§ **How to complete this task**:
Would you retype the listing below exactly as given?

§ **Dataset content**:
================

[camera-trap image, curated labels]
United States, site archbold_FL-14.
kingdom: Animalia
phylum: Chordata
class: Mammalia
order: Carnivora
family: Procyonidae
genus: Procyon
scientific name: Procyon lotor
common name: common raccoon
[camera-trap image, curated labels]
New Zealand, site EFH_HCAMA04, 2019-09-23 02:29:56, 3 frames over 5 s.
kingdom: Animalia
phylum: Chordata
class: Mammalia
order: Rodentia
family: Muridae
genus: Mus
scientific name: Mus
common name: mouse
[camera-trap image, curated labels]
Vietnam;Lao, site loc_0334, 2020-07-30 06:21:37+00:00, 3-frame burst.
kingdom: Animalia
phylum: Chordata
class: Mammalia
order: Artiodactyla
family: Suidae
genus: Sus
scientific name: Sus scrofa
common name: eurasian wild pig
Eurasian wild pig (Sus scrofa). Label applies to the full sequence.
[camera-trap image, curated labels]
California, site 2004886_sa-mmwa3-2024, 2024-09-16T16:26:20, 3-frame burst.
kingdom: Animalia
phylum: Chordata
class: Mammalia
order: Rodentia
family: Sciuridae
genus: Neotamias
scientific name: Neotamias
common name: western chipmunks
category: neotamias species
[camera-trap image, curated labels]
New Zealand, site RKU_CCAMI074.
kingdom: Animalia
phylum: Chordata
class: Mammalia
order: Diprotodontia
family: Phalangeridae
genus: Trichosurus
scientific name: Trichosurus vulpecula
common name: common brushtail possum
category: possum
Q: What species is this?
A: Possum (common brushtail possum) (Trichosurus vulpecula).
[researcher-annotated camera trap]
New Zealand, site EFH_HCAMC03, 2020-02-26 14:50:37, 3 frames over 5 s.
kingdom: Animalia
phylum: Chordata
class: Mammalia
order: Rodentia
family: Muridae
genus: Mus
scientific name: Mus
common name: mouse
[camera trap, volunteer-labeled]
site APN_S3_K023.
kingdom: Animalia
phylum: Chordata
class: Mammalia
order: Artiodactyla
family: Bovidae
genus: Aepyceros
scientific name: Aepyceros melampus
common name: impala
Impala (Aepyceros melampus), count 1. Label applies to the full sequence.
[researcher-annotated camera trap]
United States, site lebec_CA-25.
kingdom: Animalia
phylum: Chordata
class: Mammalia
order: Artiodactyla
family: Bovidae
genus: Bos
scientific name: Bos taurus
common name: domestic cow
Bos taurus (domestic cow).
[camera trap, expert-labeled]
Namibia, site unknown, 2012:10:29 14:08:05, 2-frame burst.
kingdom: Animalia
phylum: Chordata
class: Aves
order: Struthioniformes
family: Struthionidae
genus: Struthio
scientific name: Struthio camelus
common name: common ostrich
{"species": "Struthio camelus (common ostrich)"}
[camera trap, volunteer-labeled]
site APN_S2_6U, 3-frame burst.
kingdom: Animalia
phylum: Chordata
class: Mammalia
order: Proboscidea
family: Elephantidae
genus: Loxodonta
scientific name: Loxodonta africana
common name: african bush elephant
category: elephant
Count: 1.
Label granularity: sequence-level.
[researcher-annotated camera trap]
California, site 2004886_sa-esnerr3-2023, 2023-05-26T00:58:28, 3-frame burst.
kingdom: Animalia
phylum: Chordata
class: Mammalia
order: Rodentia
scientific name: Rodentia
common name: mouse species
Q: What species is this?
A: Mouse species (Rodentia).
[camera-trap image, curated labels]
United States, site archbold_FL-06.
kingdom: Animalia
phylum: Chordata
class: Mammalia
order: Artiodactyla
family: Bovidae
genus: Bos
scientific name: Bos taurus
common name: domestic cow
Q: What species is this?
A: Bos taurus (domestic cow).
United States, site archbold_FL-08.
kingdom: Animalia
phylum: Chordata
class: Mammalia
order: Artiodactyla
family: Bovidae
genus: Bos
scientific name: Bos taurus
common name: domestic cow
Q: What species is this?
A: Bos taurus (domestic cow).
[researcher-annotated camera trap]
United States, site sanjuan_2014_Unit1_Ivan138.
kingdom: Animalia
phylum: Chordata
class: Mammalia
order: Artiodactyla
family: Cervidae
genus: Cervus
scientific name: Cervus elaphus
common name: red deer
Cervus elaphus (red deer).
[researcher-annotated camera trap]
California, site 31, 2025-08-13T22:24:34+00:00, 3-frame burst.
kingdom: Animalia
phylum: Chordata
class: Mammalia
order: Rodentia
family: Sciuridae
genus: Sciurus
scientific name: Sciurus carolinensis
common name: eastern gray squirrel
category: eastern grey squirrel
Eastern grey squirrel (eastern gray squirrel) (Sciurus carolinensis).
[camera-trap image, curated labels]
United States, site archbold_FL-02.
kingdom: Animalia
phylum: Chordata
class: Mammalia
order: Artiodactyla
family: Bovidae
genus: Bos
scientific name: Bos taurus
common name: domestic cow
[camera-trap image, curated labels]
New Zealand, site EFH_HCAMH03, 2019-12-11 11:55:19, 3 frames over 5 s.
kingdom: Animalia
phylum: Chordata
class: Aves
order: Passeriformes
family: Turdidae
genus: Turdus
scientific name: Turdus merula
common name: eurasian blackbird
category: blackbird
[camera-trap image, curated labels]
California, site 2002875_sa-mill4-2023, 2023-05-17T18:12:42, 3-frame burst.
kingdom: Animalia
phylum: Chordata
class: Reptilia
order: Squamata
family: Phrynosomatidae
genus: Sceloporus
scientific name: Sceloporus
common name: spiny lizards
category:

================

§ **Response to the task**:
[camera-trap image, curated labels]
United States, site archbold_FL-14.
kingdom: Animalia
phylum: Chordata
class: Mammalia
order: Carnivora
family: Procyonidae
genus: Procyon
scientific name: Procyon lotor
common name: common raccoon
[camera-trap image, curated labels]
New Zealand, site EFH_HCAMA04, 2019-09-23 02:29:56, 3 frames over 5 s.
kingdom: Animalia
phylum: Chordata
class: Mammalia
order: Rodentia
family: Muridae
genus: Mus
scientific name: Mus
common name: mouse
[camera-trap image, curated labels]
Vietnam;Lao, site loc_0334, 2020-07-30 06:21:37+00:00, 3-frame burst.
kingdom: Animalia
phylum: Chordata
class: Mammalia
order: Artiodactyla
family: Suidae
genus: Sus
scientific name: Sus scrofa
common name: eurasian wild pig
Eurasian wild pig (Sus scrofa). Label applies to the full sequence.
[camera-trap image, curated labels]
California, site 2004886_sa-mmwa3-2024, 2024-09-16T16:26:20, 3-frame burst.
kingdom: Animalia
phylum: Chordata
class: Mammalia
order: Rodentia
family: Sciuridae
genus: Neotamias
scientific name: Neotamias
common name: western chipmunks
category: neotamias species
[camera-trap image, curated labels]
New Zealand, site RKU_CCAMI074.
kingdom: Animalia
phylum: Chordata
class: Mammalia
order: Diprotodontia
family: Phalangeridae
genus: Trichosurus
scientific name: Trichosurus vulpecula
common name: common brushtail possum
category: possum
Q: What species is this?
A: Possum (common brushtail possum) (Trichosurus vulpecula).
[researcher-annotated camera trap]
New Zealand, site EFH_HCAMC03, 2020-02-26 14:50:37, 3 frames over 5 s.
kingdom: Animalia
phylum: Chordata
class: Mammalia
order: Rodentia
family: Muridae
genus: Mus
scientific name: Mus
common name: mouse
[camera trap, volunteer-labeled]
site APN_S3_K023.
kingdom: Animalia
phylum: Chordata
class: Mammalia
order: Artiodactyla
family: Bovidae
genus: Aepyceros
scientific name: Aepyceros melampus
common name: impala
Impala (Aepyceros melampus), count 1. Label applies to the full sequence.
[researcher-annotated camera trap]
United States, site lebec_CA-25.
kingdom: Animalia
phylum: Chordata
class: Mammalia
order: Artiodactyla
family: Bovidae
genus: Bos
scientific name: Bos taurus
common name: domestic cow
Bos taurus (domestic cow).
[camera trap, expert-labeled]
Namibia, site unknown, 2012:10:29 14:08:05, 2-frame burst.
kingdom: Animalia
phylum: Chordata
class: Aves
order: Struthioniformes
family: Struthionidae
genus: Struthio
scientific name: Struthio camelus
common name: common ostrich
{"species": "Struthio camelus (common ostrich)"}
[camera trap, volunteer-labeled]
site APN_S2_6U, 3-frame burst.
kingdom: Animalia
phylum: Chordata
class: Mammalia
order: Proboscidea
family: Elephantidae
genus: Loxodonta
scientific name: Loxodonta africana
common name: african bush elephant
category: elephant
Count: 1.
Label granularity: sequence-level.
[researcher-annotated camera trap]
California, site 2004886_sa-esnerr3-2023, 2023-05-26T00:58:28, 3-frame burst.
kingdom: Animalia
phylum: Chordata
class: Mammalia
order: Rodentia
scientific name: Rodentia
common name: mouse species
Q: What species is this?
A: Mouse species (Rodentia).
[camera-trap image, curated labels]
United States, site archbold_FL-06.
kingdom: Animalia
phylum: Chordata
class: Mammalia
order: Artiodactyla
family: Bovidae
genus: Bos
scientific name: Bos taurus
common name: domestic cow
Q: What species is this?
A: Bos taurus (domestic cow).
United States, site archbold_FL-08.
kingdom: Animalia
phylum: Chordata
class: Mammalia
order: Artiodactyla
family: Bovidae
genus: Bos
scientific name: Bos taurus
common name: domestic cow
Q: What species is this?
A: Bos taurus (domestic cow).
[researcher-annotated camera trap]
United States, site sanjuan_2014_Unit1_Ivan138.
kingdom: Animalia
phylum: Chordata
class: Mammalia
order: Artiodactyla
family: Cervidae
genus: Cervus
scientific name: Cervus elaphus
common name: red deer
Cervus elaphus (red deer).
[researcher-annotated camera trap]
California, site 31, 2025-08-13T22:24:34+00:00, 3-frame burst.
kingdom: Animalia
phylum: Chordata
class: Mammalia
order: Rodentia
family: Sciuridae
genus: Sciurus
scientific name: Sciurus carolinensis
common name: eastern gray squirrel
category: eastern grey squirrel
Eastern grey squirrel (eastern gray squirrel) (Sciurus carolinensis).
[camera-trap image, curated labels]
United States, site archbold_FL-02.
kingdom: Animalia
phylum: Chordata
class: Mammalia
order: Artiodactyla
family: Bovidae
genus: Bos
scientific name: Bos taurus
common name: domestic cow
[camera-trap image, curated labels]
New Zealand, site EFH_HCAMH03, 2019-12-11 11:55:19, 3 frames over 5 s.
kingdom: Animalia
phylum: Chordata
class: Aves
order: Passeriformes
family: Turdidae
genus: Turdus
scientific name: Turdus merula
common name: eurasian blackbird
category: blackbird
[camera-trap image, curated labels]
California, site 2002875_sa-mill4-2023, 2023-05-17T18:12:42, 3-frame burst.
kingdom: Animalia
phylum: Chordata
class: Reptilia
order: Squamata
family: Phrynosomatidae
genus: Sceloporus
scientific name: Sceloporus
common name: spiny lizards
category:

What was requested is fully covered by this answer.